Data shown -
★ ★ ★ ★ ★

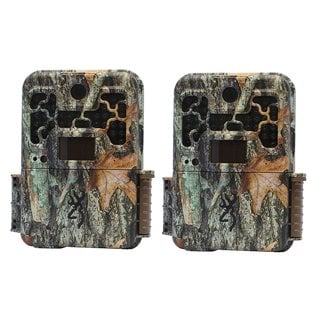 Two (2) Browning RECON FORCE FHD PLATINUM Trail Game Camera (10MP)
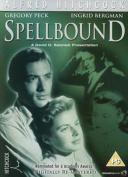 Spellbound [Region 2]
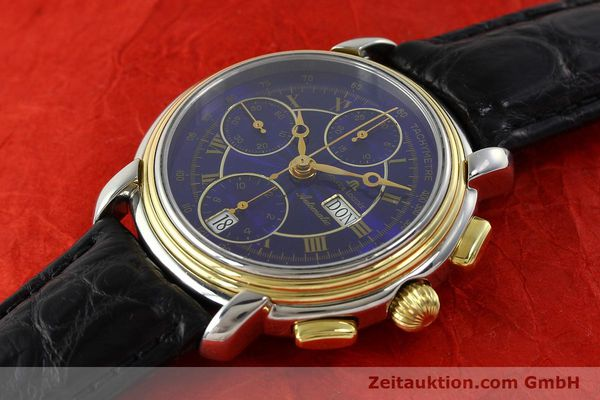 Used luxury watch Maurice Lacroix Masterpiece chronograph steel / gold automatic Kal. ETA 7750 Ref. 67413  | 141449 01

★ ★ ★ ★ ★

If pictures appear in the data, do not print them; repeat the rest exactly.

 Two (2) Browning RECON FORCE FHD PLATINUM Trail Game Camera (10MP)
 Spellbound [Region 2]
 Used luxury watch Maurice Lacroix Masterpiece chronograph steel / gold automatic Kal. ETA 7750 Ref. 67413  | 141449 01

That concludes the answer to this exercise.